━━━━━ INFORMATION GIVEN
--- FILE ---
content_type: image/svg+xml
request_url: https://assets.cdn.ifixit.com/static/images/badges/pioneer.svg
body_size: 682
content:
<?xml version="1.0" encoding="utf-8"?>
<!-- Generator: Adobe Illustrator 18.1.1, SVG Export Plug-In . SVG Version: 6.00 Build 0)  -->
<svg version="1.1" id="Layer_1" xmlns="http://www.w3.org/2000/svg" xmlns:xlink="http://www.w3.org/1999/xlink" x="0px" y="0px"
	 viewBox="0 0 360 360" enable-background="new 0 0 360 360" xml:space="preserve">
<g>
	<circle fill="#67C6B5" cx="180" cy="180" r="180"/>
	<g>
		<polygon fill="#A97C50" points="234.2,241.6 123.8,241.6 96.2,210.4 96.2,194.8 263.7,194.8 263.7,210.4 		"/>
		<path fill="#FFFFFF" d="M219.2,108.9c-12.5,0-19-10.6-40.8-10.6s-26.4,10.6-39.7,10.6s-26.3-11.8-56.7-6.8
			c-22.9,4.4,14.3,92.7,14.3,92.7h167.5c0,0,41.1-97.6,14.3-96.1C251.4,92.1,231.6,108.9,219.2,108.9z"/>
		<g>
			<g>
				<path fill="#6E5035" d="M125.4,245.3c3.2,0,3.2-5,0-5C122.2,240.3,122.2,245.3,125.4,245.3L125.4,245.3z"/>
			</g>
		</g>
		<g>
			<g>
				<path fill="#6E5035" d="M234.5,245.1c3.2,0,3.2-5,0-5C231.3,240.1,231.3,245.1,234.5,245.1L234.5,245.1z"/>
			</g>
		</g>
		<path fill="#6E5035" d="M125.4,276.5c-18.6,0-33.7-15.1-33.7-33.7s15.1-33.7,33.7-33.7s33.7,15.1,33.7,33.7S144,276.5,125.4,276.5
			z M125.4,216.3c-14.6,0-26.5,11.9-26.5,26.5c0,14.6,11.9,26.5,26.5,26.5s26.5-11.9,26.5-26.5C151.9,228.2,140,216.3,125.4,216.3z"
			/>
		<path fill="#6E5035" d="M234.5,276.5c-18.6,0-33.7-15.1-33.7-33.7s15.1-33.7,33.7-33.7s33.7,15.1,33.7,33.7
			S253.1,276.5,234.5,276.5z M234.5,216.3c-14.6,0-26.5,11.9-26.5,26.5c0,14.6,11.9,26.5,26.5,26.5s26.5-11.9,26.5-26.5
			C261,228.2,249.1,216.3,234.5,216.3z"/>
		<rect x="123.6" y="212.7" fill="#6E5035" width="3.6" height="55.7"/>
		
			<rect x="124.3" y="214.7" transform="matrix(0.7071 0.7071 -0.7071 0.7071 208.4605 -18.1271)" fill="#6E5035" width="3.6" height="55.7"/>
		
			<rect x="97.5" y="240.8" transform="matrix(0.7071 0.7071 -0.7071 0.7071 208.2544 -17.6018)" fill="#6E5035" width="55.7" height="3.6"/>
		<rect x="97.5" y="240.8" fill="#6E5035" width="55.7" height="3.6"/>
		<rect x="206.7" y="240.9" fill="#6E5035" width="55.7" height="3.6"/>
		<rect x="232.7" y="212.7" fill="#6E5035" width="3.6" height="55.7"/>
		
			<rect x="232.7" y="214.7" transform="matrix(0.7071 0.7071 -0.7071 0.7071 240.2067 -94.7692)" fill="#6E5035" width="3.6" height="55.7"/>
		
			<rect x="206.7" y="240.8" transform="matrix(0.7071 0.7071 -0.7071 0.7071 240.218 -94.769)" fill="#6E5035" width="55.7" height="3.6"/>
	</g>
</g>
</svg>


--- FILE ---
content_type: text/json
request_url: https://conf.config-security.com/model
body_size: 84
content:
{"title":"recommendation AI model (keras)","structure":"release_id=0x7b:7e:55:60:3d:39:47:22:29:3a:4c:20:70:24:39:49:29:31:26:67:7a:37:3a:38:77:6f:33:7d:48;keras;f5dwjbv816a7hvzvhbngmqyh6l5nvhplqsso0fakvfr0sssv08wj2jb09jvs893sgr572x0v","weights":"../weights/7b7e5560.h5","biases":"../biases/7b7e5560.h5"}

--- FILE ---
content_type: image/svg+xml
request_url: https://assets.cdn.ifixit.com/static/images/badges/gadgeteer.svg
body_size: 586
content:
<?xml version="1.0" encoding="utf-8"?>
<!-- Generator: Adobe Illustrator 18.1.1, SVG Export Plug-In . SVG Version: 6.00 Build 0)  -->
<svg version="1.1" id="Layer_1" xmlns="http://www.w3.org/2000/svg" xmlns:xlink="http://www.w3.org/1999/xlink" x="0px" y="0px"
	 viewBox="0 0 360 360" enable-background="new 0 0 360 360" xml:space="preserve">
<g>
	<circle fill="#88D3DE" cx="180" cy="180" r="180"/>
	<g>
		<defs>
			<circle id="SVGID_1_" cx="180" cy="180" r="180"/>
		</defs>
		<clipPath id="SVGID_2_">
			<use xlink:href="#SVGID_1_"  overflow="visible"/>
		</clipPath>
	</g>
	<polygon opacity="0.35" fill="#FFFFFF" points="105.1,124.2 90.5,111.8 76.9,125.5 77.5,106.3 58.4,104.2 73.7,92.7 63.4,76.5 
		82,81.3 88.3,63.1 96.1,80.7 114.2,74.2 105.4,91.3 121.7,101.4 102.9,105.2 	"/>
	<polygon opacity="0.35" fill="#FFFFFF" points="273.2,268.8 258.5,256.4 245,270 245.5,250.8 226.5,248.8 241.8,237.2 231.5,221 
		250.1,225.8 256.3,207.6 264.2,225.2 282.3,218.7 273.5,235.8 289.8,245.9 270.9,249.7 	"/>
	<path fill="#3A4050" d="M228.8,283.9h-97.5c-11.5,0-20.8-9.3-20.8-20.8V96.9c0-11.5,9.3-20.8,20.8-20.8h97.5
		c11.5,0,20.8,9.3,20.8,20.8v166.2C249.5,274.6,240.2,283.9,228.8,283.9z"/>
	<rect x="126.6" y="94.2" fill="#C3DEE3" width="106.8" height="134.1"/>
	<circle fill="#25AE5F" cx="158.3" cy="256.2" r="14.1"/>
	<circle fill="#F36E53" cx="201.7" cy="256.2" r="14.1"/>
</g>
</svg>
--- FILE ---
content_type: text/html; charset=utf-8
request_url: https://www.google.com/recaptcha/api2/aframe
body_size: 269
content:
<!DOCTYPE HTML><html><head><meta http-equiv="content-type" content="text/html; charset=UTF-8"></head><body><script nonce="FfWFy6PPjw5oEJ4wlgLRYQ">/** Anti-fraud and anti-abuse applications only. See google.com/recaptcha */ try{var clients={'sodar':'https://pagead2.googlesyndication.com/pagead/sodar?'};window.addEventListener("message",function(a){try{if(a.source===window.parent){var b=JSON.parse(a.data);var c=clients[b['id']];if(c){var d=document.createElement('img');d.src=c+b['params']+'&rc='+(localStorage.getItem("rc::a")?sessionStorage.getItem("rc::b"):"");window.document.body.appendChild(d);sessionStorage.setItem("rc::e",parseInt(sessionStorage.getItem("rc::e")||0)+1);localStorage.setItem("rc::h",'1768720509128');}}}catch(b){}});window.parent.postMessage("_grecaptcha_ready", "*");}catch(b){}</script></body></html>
━━━━━━━━━━
→ **WHAT THE TASK ASKS**
Reproduce every record, making sure each one stays exactly the same.

→ **EXERCISE RESPONSE**
--- FILE ---
content_type: image/svg+xml
request_url: https://assets.cdn.ifixit.com/static/images/badges/pioneer.svg
body_size: 682
content:
<?xml version="1.0" encoding="utf-8"?>
<!-- Generator: Adobe Illustrator 18.1.1, SVG Export Plug-In . SVG Version: 6.00 Build 0)  -->
<svg version="1.1" id="Layer_1" xmlns="http://www.w3.org/2000/svg" xmlns:xlink="http://www.w3.org/1999/xlink" x="0px" y="0px"
	 viewBox="0 0 360 360" enable-background="new 0 0 360 360" xml:space="preserve">
<g>
	<circle fill="#67C6B5" cx="180" cy="180" r="180"/>
	<g>
		<polygon fill="#A97C50" points="234.2,241.6 123.8,241.6 96.2,210.4 96.2,194.8 263.7,194.8 263.7,210.4 		"/>
		<path fill="#FFFFFF" d="M219.2,108.9c-12.5,0-19-10.6-40.8-10.6s-26.4,10.6-39.7,10.6s-26.3-11.8-56.7-6.8
			c-22.9,4.4,14.3,92.7,14.3,92.7h167.5c0,0,41.1-97.6,14.3-96.1C251.4,92.1,231.6,108.9,219.2,108.9z"/>
		<g>
			<g>
				<path fill="#6E5035" d="M125.4,245.3c3.2,0,3.2-5,0-5C122.2,240.3,122.2,245.3,125.4,245.3L125.4,245.3z"/>
			</g>
		</g>
		<g>
			<g>
				<path fill="#6E5035" d="M234.5,245.1c3.2,0,3.2-5,0-5C231.3,240.1,231.3,245.1,234.5,245.1L234.5,245.1z"/>
			</g>
		</g>
		<path fill="#6E5035" d="M125.4,276.5c-18.6,0-33.7-15.1-33.7-33.7s15.1-33.7,33.7-33.7s33.7,15.1,33.7,33.7S144,276.5,125.4,276.5
			z M125.4,216.3c-14.6,0-26.5,11.9-26.5,26.5c0,14.6,11.9,26.5,26.5,26.5s26.5-11.9,26.5-26.5C151.9,228.2,140,216.3,125.4,216.3z"
			/>
		<path fill="#6E5035" d="M234.5,276.5c-18.6,0-33.7-15.1-33.7-33.7s15.1-33.7,33.7-33.7s33.7,15.1,33.7,33.7
			S253.1,276.5,234.5,276.5z M234.5,216.3c-14.6,0-26.5,11.9-26.5,26.5c0,14.6,11.9,26.5,26.5,26.5s26.5-11.9,26.5-26.5
			C261,228.2,249.1,216.3,234.5,216.3z"/>
		<rect x="123.6" y="212.7" fill="#6E5035" width="3.6" height="55.7"/>
		
			<rect x="124.3" y="214.7" transform="matrix(0.7071 0.7071 -0.7071 0.7071 208.4605 -18.1271)" fill="#6E5035" width="3.6" height="55.7"/>
		
			<rect x="97.5" y="240.8" transform="matrix(0.7071 0.7071 -0.7071 0.7071 208.2544 -17.6018)" fill="#6E5035" width="55.7" height="3.6"/>
		<rect x="97.5" y="240.8" fill="#6E5035" width="55.7" height="3.6"/>
		<rect x="206.7" y="240.9" fill="#6E5035" width="55.7" height="3.6"/>
		<rect x="232.7" y="212.7" fill="#6E5035" width="3.6" height="55.7"/>
		
			<rect x="232.7" y="214.7" transform="matrix(0.7071 0.7071 -0.7071 0.7071 240.2067 -94.7692)" fill="#6E5035" width="3.6" height="55.7"/>
		
			<rect x="206.7" y="240.8" transform="matrix(0.7071 0.7071 -0.7071 0.7071 240.218 -94.769)" fill="#6E5035" width="55.7" height="3.6"/>
	</g>
</g>
</svg>


--- FILE ---
content_type: text/json
request_url: https://conf.config-security.com/model
body_size: 84
content:
{"title":"recommendation AI model (keras)","structure":"release_id=0x7b:7e:55:60:3d:39:47:22:29:3a:4c:20:70:24:39:49:29:31:26:67:7a:37:3a:38:77:6f:33:7d:48;keras;f5dwjbv816a7hvzvhbngmqyh6l5nvhplqsso0fakvfr0sssv08wj2jb09jvs893sgr572x0v","weights":"../weights/7b7e5560.h5","biases":"../biases/7b7e5560.h5"}

--- FILE ---
content_type: image/svg+xml
request_url: https://assets.cdn.ifixit.com/static/images/badges/gadgeteer.svg
body_size: 586
content:
<?xml version="1.0" encoding="utf-8"?>
<!-- Generator: Adobe Illustrator 18.1.1, SVG Export Plug-In . SVG Version: 6.00 Build 0)  -->
<svg version="1.1" id="Layer_1" xmlns="http://www.w3.org/2000/svg" xmlns:xlink="http://www.w3.org/1999/xlink" x="0px" y="0px"
	 viewBox="0 0 360 360" enable-background="new 0 0 360 360" xml:space="preserve">
<g>
	<circle fill="#88D3DE" cx="180" cy="180" r="180"/>
	<g>
		<defs>
			<circle id="SVGID_1_" cx="180" cy="180" r="180"/>
		</defs>
		<clipPath id="SVGID_2_">
			<use xlink:href="#SVGID_1_"  overflow="visible"/>
		</clipPath>
	</g>
	<polygon opacity="0.35" fill="#FFFFFF" points="105.1,124.2 90.5,111.8 76.9,125.5 77.5,106.3 58.4,104.2 73.7,92.7 63.4,76.5 
		82,81.3 88.3,63.1 96.1,80.7 114.2,74.2 105.4,91.3 121.7,101.4 102.9,105.2 	"/>
	<polygon opacity="0.35" fill="#FFFFFF" points="273.2,268.8 258.5,256.4 245,270 245.5,250.8 226.5,248.8 241.8,237.2 231.5,221 
		250.1,225.8 256.3,207.6 264.2,225.2 282.3,218.7 273.5,235.8 289.8,245.9 270.9,249.7 	"/>
	<path fill="#3A4050" d="M228.8,283.9h-97.5c-11.5,0-20.8-9.3-20.8-20.8V96.9c0-11.5,9.3-20.8,20.8-20.8h97.5
		c11.5,0,20.8,9.3,20.8,20.8v166.2C249.5,274.6,240.2,283.9,228.8,283.9z"/>
	<rect x="126.6" y="94.2" fill="#C3DEE3" width="106.8" height="134.1"/>
	<circle fill="#25AE5F" cx="158.3" cy="256.2" r="14.1"/>
	<circle fill="#F36E53" cx="201.7" cy="256.2" r="14.1"/>
</g>
</svg>
--- FILE ---
content_type: text/html; charset=utf-8
request_url: https://www.google.com/recaptcha/api2/aframe
body_size: 269
content:
<!DOCTYPE HTML><html><head><meta http-equiv="content-type" content="text/html; charset=UTF-8"></head><body><script nonce="FfWFy6PPjw5oEJ4wlgLRYQ">/** Anti-fraud and anti-abuse applications only. See google.com/recaptcha */ try{var clients={'sodar':'https://pagead2.googlesyndication.com/pagead/sodar?'};window.addEventListener("message",function(a){try{if(a.source===window.parent){var b=JSON.parse(a.data);var c=clients[b['id']];if(c){var d=document.createElement('img');d.src=c+b['params']+'&rc='+(localStorage.getItem("rc::a")?sessionStorage.getItem("rc::b"):"");window.document.body.appendChild(d);sessionStorage.setItem("rc::e",parseInt(sessionStorage.getItem("rc::e")||0)+1);localStorage.setItem("rc::h",'1768720509128');}}}catch(b){}});window.parent.postMessage("_grecaptcha_ready", "*");}catch(b){}</script></body></html>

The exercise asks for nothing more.